[Records from a data collection]
● ● ● ● ● ● ●

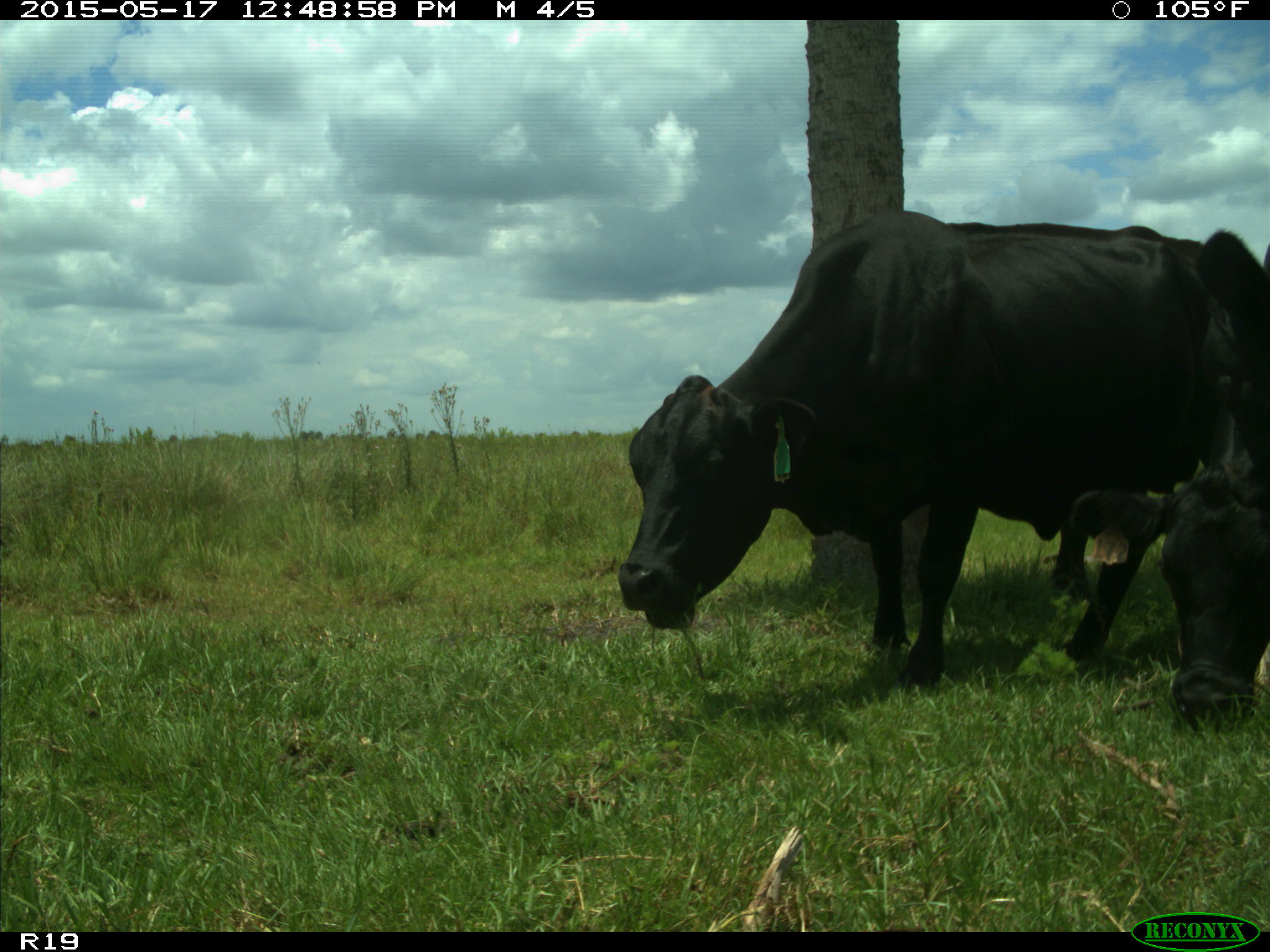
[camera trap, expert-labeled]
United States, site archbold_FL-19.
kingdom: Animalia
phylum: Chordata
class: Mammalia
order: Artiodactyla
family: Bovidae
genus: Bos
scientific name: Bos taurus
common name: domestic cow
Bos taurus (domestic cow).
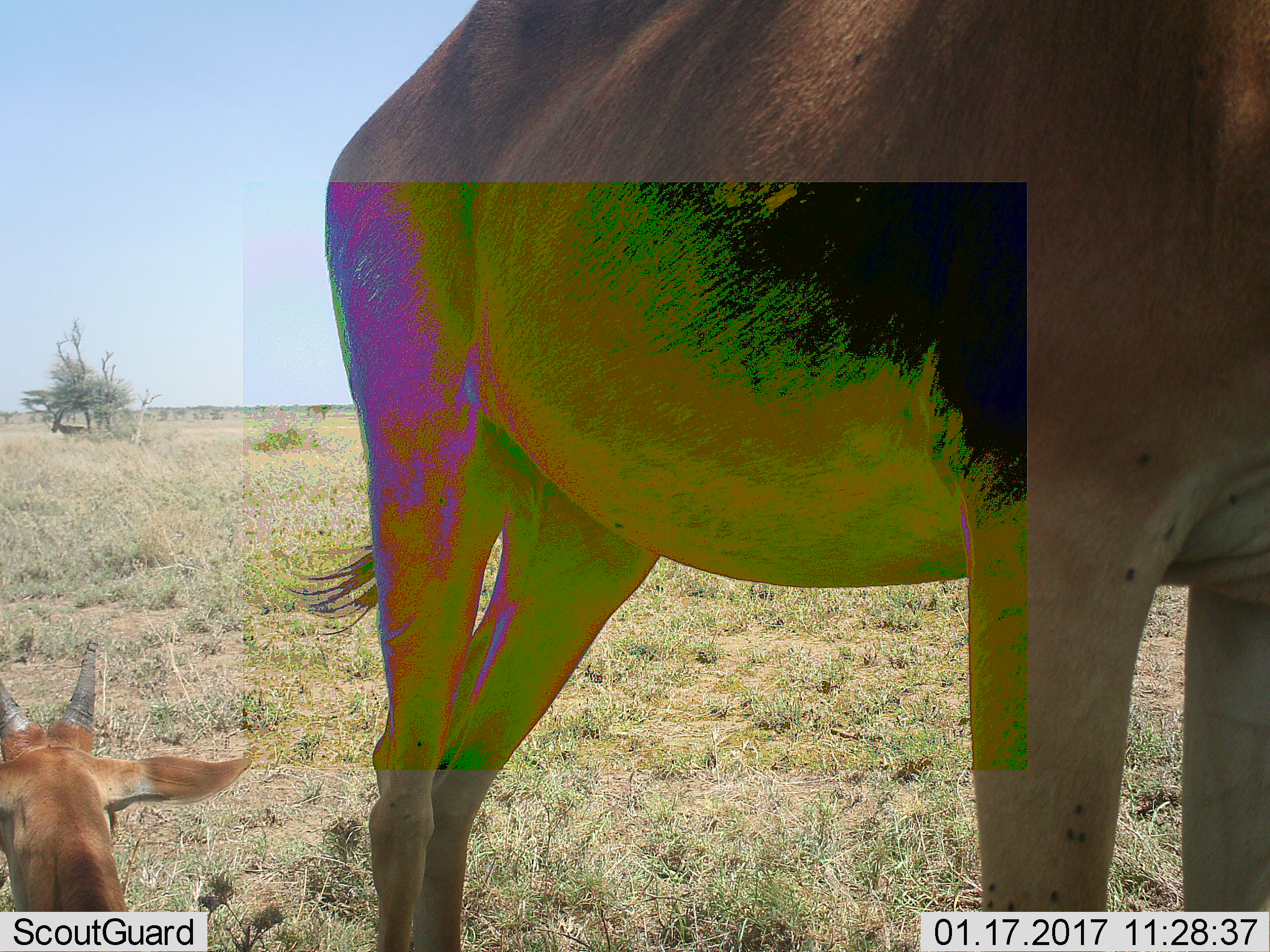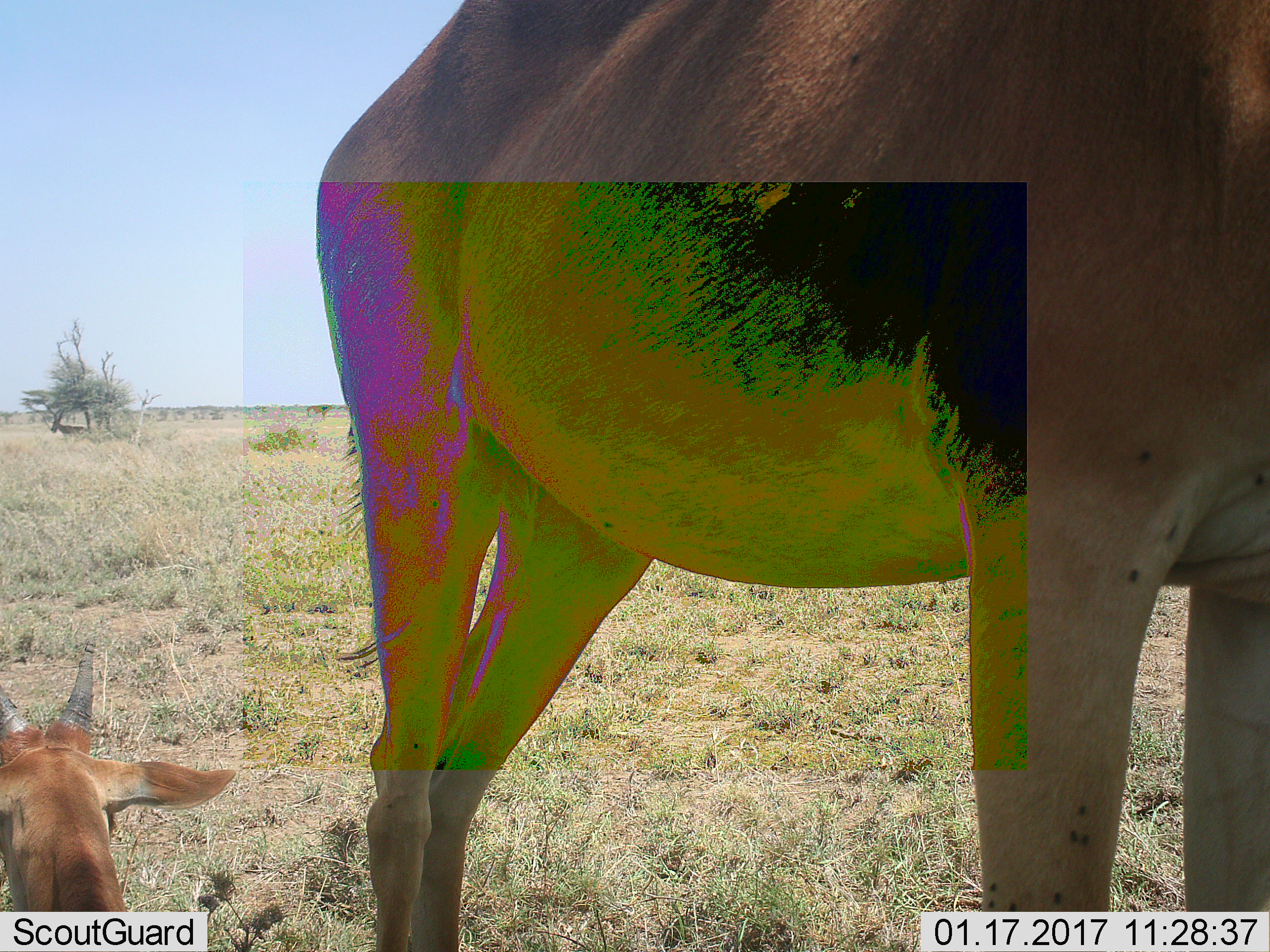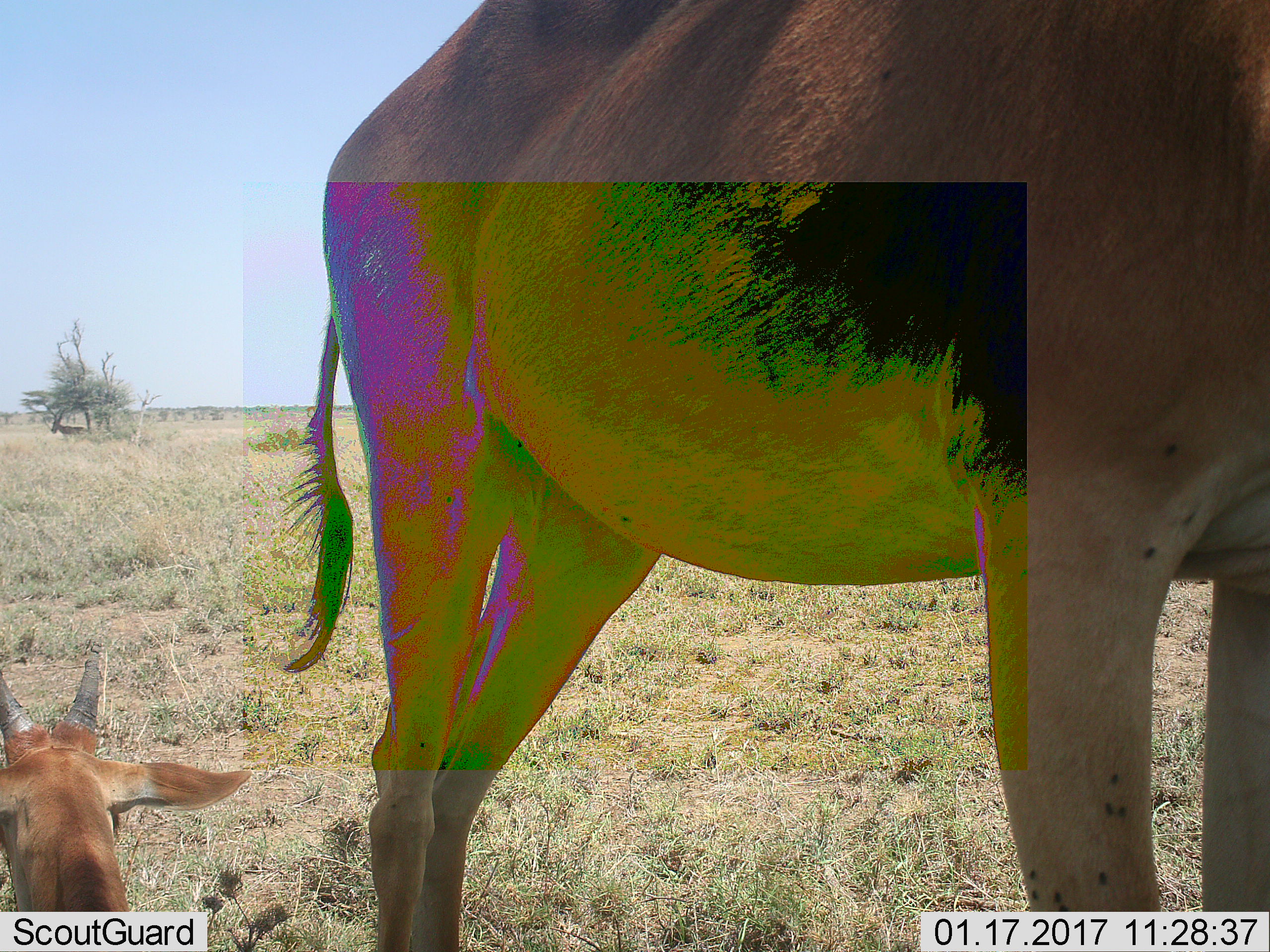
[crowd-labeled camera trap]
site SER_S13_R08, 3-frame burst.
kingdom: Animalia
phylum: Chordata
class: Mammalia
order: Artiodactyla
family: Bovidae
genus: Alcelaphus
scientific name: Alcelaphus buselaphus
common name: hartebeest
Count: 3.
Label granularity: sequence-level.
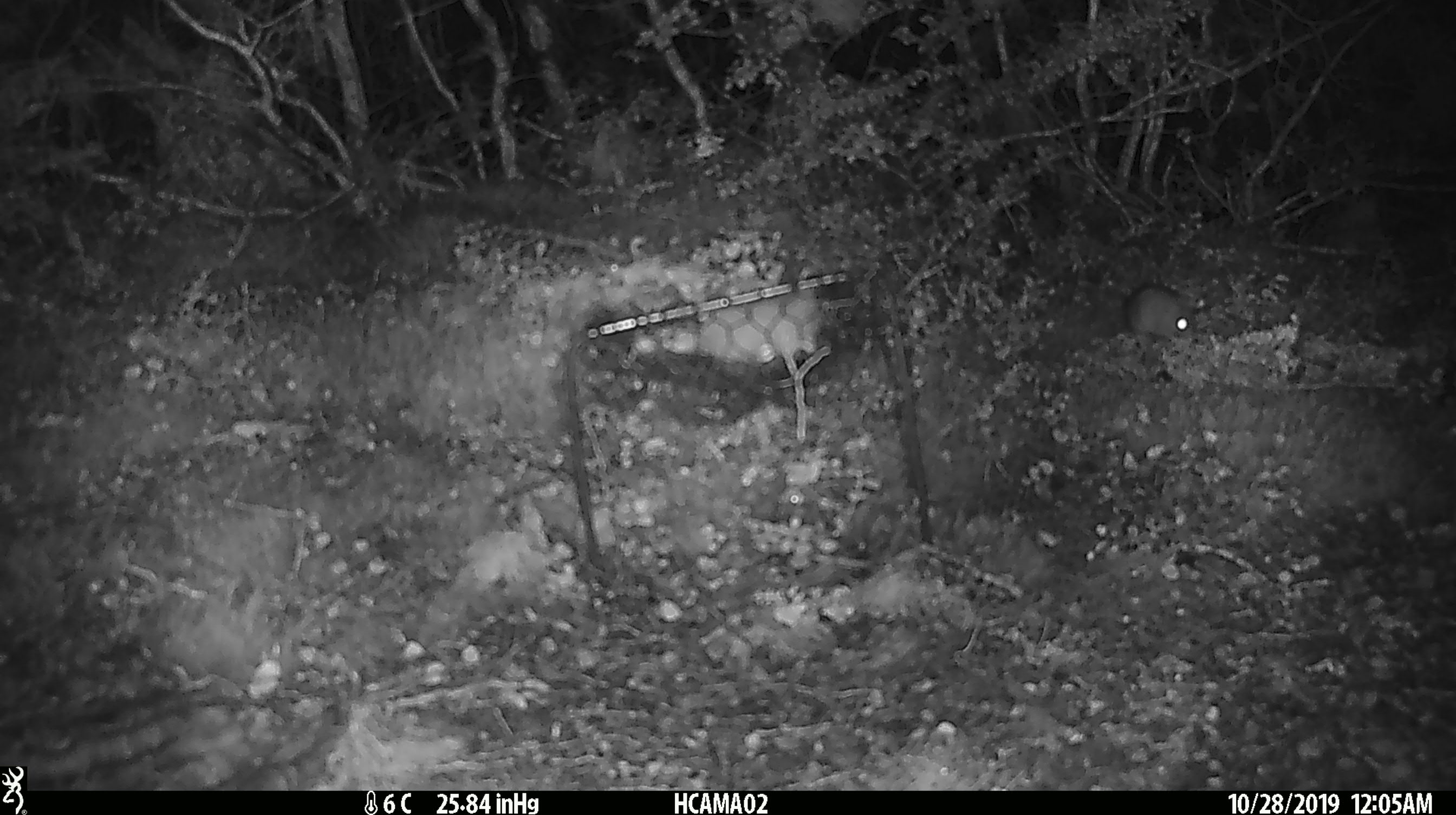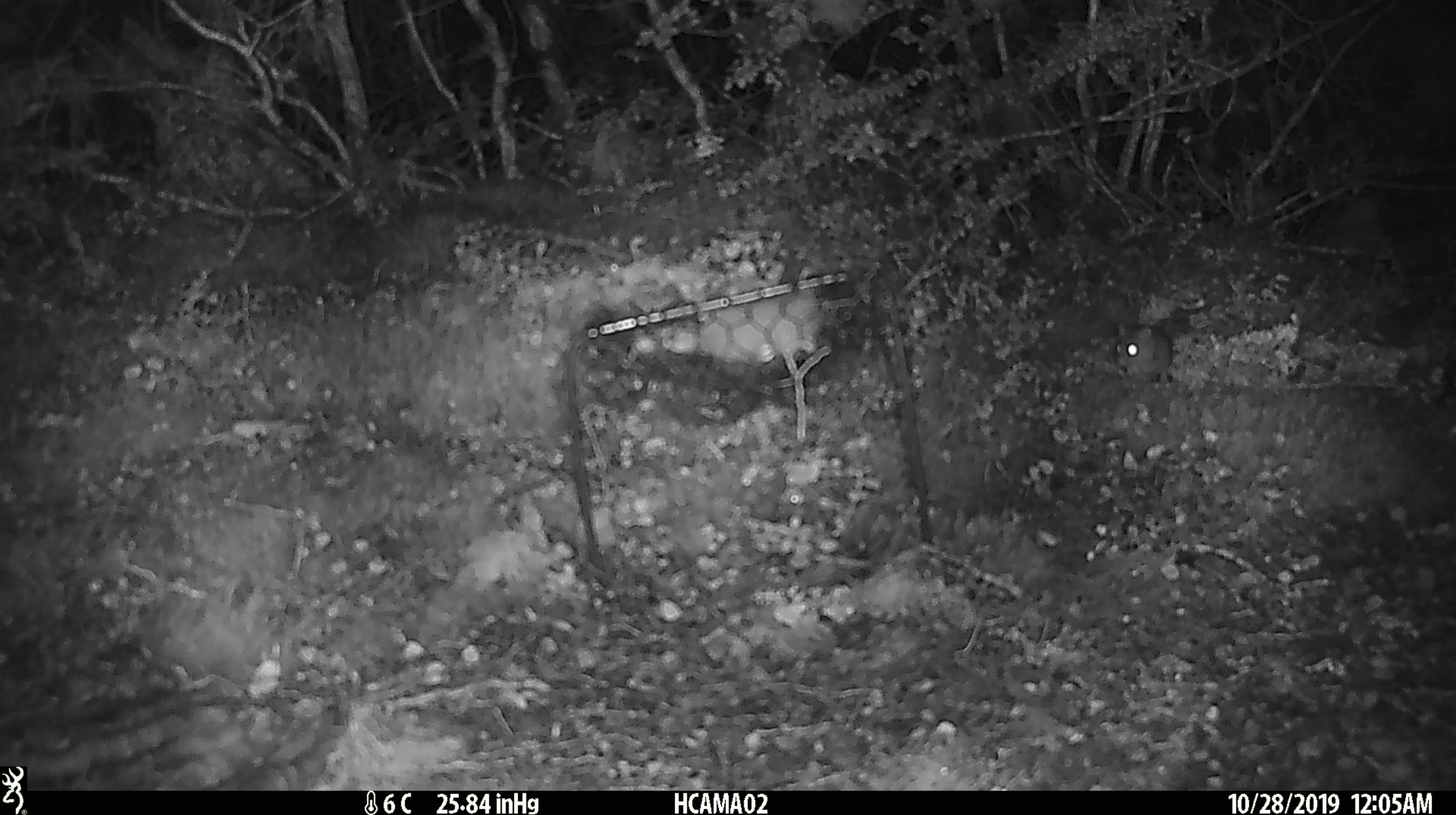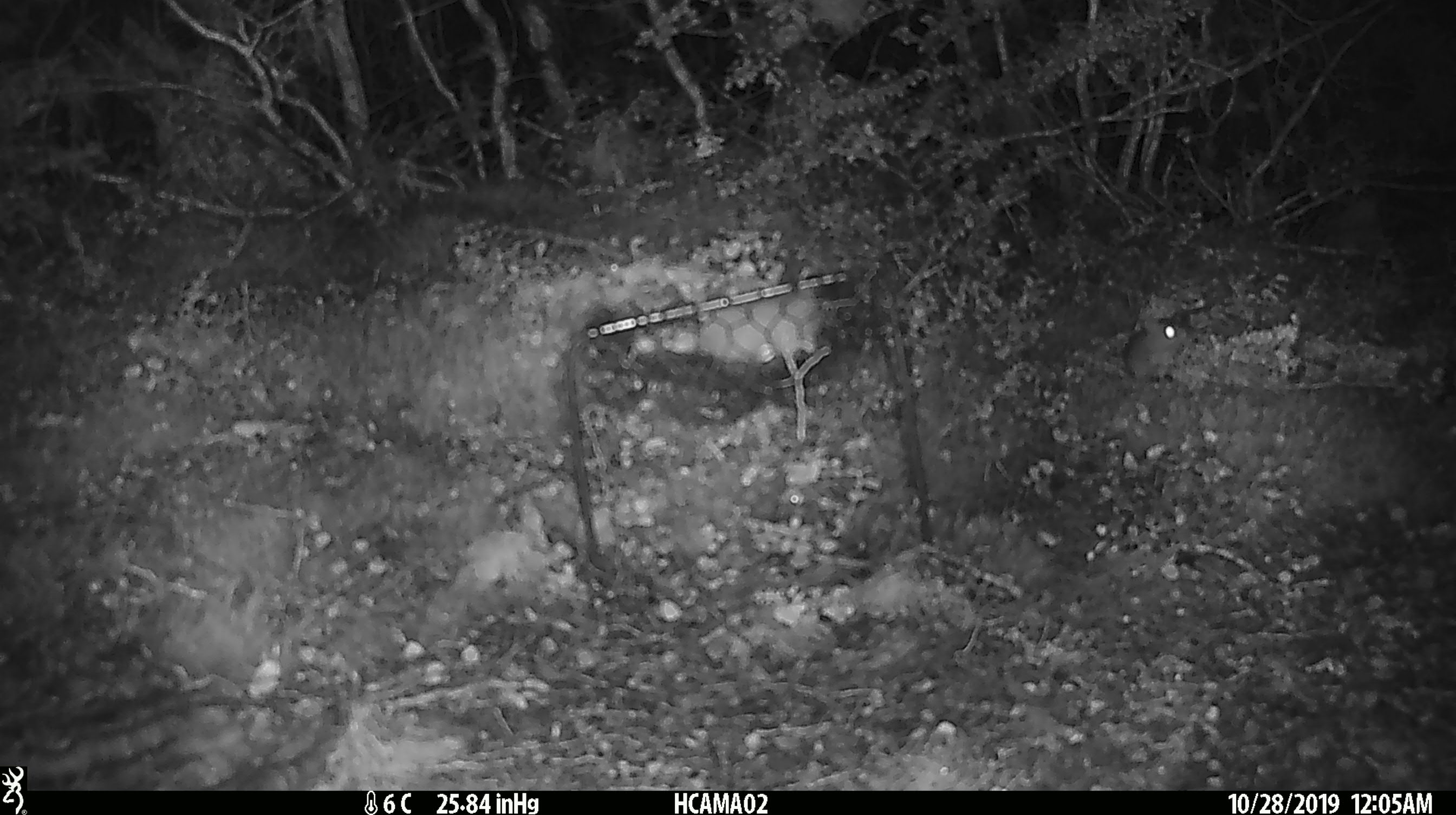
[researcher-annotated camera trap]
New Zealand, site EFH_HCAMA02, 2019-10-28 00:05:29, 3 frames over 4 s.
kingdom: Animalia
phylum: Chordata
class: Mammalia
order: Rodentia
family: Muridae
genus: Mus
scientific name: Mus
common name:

● ● ● ● ● ● ●

• _WORK INSTRUCTIONS_:
What lines above contain the word "labeled"? Please copy each one.

• _SOLUTION FOR THIS TASK_:
[camera trap, expert-labeled]
[crowd-labeled camera trap]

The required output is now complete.